_Problems and tasks_:
**a)** Translate this sentence from the passage on ANA, MCH, and ENA testing into Spanish: "ANA is the screening test; ENA is the follow-up panel that adds specificity when ANA is positive."
**b)** Revise the passage on ANA, MCH, and ENA testing by giving the part that opens with the words containing "What to tell" and closes with "blood test mean?", with "GP" changed to "family doctor".

*** Passage provided Section Begins ***

How ANA, MCH, and ENA Fit Together
These three markers are often encountered in the same clinical conversation, but they are measuring very different things.
ANA and ENA are both autoimmune markers. ANA is the screening test; ENA is the follow-up panel that adds specificity when ANA is positive. MCH, by contrast, is a red cell index that reflects haemoglobin content and is part of routine blood count testing.
The connection between them in practice is that autoimmune conditions can cause anaemia (called anaemia of chronic disease or, in some cases, haemolytic anaemia), so an abnormal MCH may sometimes appear alongside autoimmune markers in the same workup. Your clinician will consider all results together rather than interpreting each one in isolation.
If you have received results showing changes across multiple markers and want to understand the broader picture, reviewing your full blood examination results alongside this guide may be helpful.
Getting Tested in Australia
Do you need a referral?
For many blood tests in Australia, including some autoimmune screens, you do not need a GP referral to get tested. Services like Honed Health allow you to order select tests directly, collect at a pathology collection centre, and receive results with plain-language explanations.
However, if your ANA or ENA results come back positive or abnormal, seeing a GP or specialist is the appropriate next step. Self-directed testing is a useful starting point for informed people, but it does not replace clinical assessment.
What to tell your GP
When you bring your results to your GP, it helps to note:
- Any symptoms you have been experiencing and for how long
- Your family history of autoimmune conditions
- Any medications you are currently taking (some medications can cause drug-induced ANA)
- Any recent infections, as these can temporarily affect results
FAQ
What does a positive ANA blood test mean?
A positive ANA means your immune system has produced detectable levels of antinuclear antibodies. It is a screening result, not a diagnosis. Low titres are found in a significant proportion of healthy people. The titre level, pattern, and your clinical symptoms all need to be considered together. Your GP will determine whether follow-up testing is warranted.
What is MCH in a blood test?
MCH stands for mean corpuscular haemoglobin. It measures the average amount of haemoglobin inside each red blood cell and is reported as part of a full blood examination. A low MCH often points to iron deficiency; a high MCH may suggest vitamin B12 or folate deficiency. Neither result is a diagnosis on its own, but both give useful directional information.
What is an ENA blood test used for?
An ENA panel is a follow-up test ordered when your ANA is positive. It identifies specific antibody subtypes such as anti-Ro, anti-La, and anti-Sm, each of which is associated with different autoimmune patterns. ENA testing helps clinicians and specialists characterise a positive ANA result more precisely.
Can you have a positive ANA and be completely healthy?
Yes. Research suggests that up to 20 per cent of healthy individuals return a low-titre positive ANA. A positive result at a low titre without any supporting symptoms is generally not cause for concern, but it should be noted in your health history and discussed with your GP if you develop relevant symptoms in the future.
Do I need a referral for an ANA blood test in Australia?
Not always. Some private pathology services and online health platforms allow you to order an ANA test without a GP referral. That said, if your result is positive at a significant titre, you will need a GP or specialist to interpret it in context and advise on next steps.
What conditions are linked to a positive ANA?
A positive ANA at a clinically significant titre is associated with conditions including lupus, Sjogren syndrome, systemic sclerosis, and mixed connective tissue disease, among others. It is important to remember that ANA is a screening marker, and its presence does not confirm any of these conditions. Further testing and clinical assessment are always required.

*** Passage provided Section Ends ***
*** Information provided Section Begins ***

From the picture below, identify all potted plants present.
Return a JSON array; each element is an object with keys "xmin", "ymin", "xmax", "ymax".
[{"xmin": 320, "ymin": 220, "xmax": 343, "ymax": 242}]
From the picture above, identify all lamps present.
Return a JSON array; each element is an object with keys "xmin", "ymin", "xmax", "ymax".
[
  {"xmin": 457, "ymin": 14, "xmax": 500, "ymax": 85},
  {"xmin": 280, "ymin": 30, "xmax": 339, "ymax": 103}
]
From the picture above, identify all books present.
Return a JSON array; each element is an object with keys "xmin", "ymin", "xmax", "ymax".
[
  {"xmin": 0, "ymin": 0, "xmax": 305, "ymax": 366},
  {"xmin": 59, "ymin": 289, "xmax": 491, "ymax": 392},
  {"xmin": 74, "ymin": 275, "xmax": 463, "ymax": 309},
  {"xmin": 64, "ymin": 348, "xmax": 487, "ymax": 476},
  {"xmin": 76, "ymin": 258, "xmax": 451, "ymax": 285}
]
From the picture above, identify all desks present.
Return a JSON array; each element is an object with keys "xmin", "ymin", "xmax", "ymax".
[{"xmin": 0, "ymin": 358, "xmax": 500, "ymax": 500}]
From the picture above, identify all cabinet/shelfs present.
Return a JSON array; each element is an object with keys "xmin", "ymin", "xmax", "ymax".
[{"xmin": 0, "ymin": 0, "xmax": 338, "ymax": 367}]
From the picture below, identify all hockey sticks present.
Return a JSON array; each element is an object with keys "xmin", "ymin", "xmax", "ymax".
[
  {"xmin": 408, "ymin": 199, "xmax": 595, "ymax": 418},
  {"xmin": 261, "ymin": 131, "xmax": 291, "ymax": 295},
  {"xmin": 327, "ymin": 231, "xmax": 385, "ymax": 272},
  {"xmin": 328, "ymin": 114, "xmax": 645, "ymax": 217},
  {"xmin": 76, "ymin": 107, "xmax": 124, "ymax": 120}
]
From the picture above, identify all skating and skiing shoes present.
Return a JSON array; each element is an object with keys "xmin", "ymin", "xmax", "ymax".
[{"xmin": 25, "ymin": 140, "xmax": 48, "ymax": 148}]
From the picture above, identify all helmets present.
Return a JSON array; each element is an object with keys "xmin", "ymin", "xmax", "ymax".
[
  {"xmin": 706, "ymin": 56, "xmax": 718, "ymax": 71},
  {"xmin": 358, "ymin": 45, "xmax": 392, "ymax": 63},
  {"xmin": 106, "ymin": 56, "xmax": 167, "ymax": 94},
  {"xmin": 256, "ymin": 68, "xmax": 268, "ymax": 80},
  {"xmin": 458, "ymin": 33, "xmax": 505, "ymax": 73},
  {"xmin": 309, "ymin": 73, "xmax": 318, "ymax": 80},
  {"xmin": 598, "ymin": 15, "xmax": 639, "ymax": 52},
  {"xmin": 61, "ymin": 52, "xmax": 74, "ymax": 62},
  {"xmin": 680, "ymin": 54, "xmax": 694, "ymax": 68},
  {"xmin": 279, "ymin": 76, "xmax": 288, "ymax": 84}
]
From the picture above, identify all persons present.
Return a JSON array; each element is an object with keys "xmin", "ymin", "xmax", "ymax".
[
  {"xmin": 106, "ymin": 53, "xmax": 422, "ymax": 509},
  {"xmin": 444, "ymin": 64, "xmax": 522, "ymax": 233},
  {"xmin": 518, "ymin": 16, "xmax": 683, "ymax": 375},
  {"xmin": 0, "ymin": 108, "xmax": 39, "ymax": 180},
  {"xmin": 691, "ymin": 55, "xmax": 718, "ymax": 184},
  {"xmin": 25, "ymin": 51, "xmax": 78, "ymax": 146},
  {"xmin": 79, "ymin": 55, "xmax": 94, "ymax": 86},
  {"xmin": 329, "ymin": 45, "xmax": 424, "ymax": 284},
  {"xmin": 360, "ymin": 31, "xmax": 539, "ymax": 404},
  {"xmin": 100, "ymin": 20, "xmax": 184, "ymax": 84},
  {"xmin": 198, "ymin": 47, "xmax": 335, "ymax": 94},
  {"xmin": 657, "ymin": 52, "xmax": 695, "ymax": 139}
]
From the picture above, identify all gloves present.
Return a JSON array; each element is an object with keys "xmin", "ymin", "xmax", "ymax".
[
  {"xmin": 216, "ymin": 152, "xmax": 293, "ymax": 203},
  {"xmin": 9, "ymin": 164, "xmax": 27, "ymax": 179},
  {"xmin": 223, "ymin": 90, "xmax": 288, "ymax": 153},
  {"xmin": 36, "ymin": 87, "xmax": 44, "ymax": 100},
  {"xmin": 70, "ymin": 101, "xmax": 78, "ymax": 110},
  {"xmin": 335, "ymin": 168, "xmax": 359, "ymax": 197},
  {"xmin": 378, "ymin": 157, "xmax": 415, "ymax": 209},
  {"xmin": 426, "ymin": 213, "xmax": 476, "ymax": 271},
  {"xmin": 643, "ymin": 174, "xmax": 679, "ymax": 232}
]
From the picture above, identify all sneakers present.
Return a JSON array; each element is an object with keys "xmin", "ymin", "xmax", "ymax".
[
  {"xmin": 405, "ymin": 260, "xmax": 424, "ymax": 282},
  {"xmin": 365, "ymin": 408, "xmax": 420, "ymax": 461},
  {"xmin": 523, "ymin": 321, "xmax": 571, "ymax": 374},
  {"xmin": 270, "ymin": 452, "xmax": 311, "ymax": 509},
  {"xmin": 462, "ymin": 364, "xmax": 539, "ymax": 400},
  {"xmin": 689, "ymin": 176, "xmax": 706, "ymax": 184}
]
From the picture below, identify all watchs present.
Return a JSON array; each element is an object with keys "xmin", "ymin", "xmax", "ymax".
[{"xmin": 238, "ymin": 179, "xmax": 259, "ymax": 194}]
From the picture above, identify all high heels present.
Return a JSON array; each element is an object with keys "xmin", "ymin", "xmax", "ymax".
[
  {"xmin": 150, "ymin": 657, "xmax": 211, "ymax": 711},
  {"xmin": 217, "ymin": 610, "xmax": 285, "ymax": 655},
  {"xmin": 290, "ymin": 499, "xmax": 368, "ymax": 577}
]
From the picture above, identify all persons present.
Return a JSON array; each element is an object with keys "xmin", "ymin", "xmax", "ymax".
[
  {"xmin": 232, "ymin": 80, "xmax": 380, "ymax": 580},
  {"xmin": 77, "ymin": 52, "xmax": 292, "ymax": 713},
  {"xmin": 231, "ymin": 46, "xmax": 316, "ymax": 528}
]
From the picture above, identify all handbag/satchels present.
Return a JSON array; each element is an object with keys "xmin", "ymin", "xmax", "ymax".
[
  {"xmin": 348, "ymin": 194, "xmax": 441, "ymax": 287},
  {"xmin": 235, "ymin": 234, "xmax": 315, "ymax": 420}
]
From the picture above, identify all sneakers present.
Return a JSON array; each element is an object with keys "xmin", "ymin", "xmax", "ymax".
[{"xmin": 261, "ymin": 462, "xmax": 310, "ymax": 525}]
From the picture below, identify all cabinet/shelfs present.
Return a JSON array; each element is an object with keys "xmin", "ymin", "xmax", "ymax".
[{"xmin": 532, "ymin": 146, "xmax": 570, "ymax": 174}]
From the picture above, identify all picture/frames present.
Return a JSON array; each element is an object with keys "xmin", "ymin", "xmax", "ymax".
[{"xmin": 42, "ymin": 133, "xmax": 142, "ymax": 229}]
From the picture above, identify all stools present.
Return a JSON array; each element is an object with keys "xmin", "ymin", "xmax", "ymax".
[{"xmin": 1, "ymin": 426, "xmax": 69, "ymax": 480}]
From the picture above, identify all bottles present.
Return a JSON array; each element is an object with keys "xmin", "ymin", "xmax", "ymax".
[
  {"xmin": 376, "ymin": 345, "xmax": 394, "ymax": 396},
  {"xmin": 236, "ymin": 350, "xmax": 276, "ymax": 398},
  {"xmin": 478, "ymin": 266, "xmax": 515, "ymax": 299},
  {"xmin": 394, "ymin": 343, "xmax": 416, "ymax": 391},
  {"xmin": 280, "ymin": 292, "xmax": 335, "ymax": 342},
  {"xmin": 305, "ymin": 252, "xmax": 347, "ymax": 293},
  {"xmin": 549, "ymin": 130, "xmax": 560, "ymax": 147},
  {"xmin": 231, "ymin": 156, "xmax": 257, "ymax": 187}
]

*** Information provided Section Ends ***

_Solutions in order_:
**a)** El ANA es la prueba de detección; el ENA es el panel de seguimiento que añade especificidad cuando el ANA es positivo.

**b)**
What to tell your family doctor
When you bring your results to your family doctor, it helps to note:
- Any symptoms you have been experiencing and for how long
- Your family history of autoimmune conditions
- Any medications you are currently taking (some medications can cause drug-induced ANA)
- Any recent infections, as these can temporarily affect results
FAQ
What does a positive ANA blood test mean?